COSA FARE: Riassumi in tre frasi il brano sul sidro.

BRANO CITATO:
*-*-*

Sul mercato esistono già alcuni tipi di sidro di produzione “industriale”, che possono essere una via per avvicinarsi al tipo di prodotto e alle sue caratteristiche. “Arrivano a contenere una cinquantina di tipi di mele. Io non so dire – prosegue Ceccato – se le mie duecento vogliano dire tanto o poco. Alla fine ritengo di avere un prodotto che è unico e originale nel suo genere e che in più è diverso da anno ad anno. Non sappiamo, infatti, quante mele produce ogni pianta ogni anno. Potrebbe uscirne una qualità leggera, un gusto di profumi diversi. Questo non è un handicap dal mio punto di vista, ma è ciò che caratterizza ulteriormente il prodotto, rispetto a quello standard industriale”.
Il consiglio è che non sia consumato troppo freddo, per evitare di perderne troppo i profumi e i gusti. Il sidro, in generale, può essere proposto nel contesto di un aperitivo, accompagnato da qualche stuzzichino dolce, ma anche salato. Le gradazioni più alte posso essere abbinate a piatti di carne, anche parzialmente grassi, che fanno da contraltare alla presenza delle bollicine. “Si accompagna - aggiunge Favaro – anche ai primi con il pesce, oppure con i salumi, con i formaggi, anche con la pizza o i panificati in genere. La versione dolce può degnamente sostituire il moscato nel caso di panettoni o torte a fine portata.
“In soli due anni – conclude Ceccato - questa avventura ha preso forma e la nostra scelta di porre l’accento sulla biodiversità ha dimostrato di essere vincente anche in termini di gusto. Questa è la strada che vogliamo continuare a percorrere. Mi piacerebbe che Terre Cartusiae diventasse un vero e proprio laboratorio, un luogo in cui sperimentare soluzioni innovative e da condividere anche con altri produttori di mele. E’ una missione che abbracciamo con passione, desiderosi di dimostrare come sapore e rispetto per l’ambiente possano andare di pari passo”.

*-*-*

Righe da una raccolta:

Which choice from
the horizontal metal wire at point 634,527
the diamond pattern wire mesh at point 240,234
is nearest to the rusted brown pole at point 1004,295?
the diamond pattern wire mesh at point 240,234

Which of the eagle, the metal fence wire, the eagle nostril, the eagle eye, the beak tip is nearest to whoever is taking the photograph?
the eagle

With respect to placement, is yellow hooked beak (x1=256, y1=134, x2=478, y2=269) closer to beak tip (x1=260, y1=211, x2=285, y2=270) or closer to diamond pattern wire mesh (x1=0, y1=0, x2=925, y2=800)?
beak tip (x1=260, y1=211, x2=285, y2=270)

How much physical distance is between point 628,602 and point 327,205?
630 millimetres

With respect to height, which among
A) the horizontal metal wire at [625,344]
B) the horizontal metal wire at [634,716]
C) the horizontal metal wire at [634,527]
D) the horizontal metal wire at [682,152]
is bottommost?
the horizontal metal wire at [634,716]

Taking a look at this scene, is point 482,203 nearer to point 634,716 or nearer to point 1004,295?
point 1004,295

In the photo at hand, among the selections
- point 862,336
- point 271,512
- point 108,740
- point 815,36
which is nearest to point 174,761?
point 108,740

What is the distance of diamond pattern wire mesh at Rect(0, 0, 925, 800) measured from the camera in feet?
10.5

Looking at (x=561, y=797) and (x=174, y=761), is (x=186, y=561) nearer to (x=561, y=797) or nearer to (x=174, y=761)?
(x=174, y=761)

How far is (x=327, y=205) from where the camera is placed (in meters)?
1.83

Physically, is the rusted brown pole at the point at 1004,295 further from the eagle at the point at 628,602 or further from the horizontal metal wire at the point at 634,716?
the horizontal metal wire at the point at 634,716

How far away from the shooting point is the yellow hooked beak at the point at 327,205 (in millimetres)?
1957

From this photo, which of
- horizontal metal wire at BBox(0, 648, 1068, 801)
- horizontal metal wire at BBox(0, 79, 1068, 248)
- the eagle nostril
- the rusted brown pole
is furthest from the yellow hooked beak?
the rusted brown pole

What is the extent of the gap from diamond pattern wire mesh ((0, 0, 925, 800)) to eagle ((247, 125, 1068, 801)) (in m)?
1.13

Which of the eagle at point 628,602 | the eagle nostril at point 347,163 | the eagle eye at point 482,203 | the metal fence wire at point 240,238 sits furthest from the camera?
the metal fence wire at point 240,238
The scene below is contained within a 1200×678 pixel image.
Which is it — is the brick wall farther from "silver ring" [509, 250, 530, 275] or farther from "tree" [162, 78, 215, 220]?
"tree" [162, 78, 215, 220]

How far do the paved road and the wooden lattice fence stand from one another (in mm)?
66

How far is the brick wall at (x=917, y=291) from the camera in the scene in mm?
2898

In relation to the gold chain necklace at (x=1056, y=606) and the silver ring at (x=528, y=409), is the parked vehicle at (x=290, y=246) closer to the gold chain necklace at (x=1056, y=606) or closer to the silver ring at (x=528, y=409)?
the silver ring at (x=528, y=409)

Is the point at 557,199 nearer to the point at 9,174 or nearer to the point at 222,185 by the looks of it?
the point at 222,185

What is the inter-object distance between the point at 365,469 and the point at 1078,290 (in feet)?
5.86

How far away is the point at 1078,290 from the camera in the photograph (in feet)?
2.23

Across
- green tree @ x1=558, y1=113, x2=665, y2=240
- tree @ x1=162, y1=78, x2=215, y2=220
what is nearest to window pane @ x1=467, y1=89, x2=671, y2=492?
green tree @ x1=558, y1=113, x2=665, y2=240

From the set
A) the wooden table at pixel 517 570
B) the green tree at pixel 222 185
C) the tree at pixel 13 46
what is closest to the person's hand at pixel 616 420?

*-*-*

RISPOSTA: Ceccato ritiene che il suo sidro, fatto con duecento tipi di mele contro la cinquantina dei sidri industriali, sia unico e cambi da un anno all'altro. Il sidro va servito non troppo freddo e si abbina bene all'aperitivo, alla carne, ai primi con il pesce, ai salumi, ai formaggi e alla pizza, mentre la versione dolce può prendere il posto del moscato con panettoni e torte. In due anni la scelta di puntare sulla biodiversità si è dimostrata vincente anche nel gusto, e Ceccato vorrebbe che Terre Cartusiae diventasse un laboratorio di idee nuove da condividere con altri produttori di mele.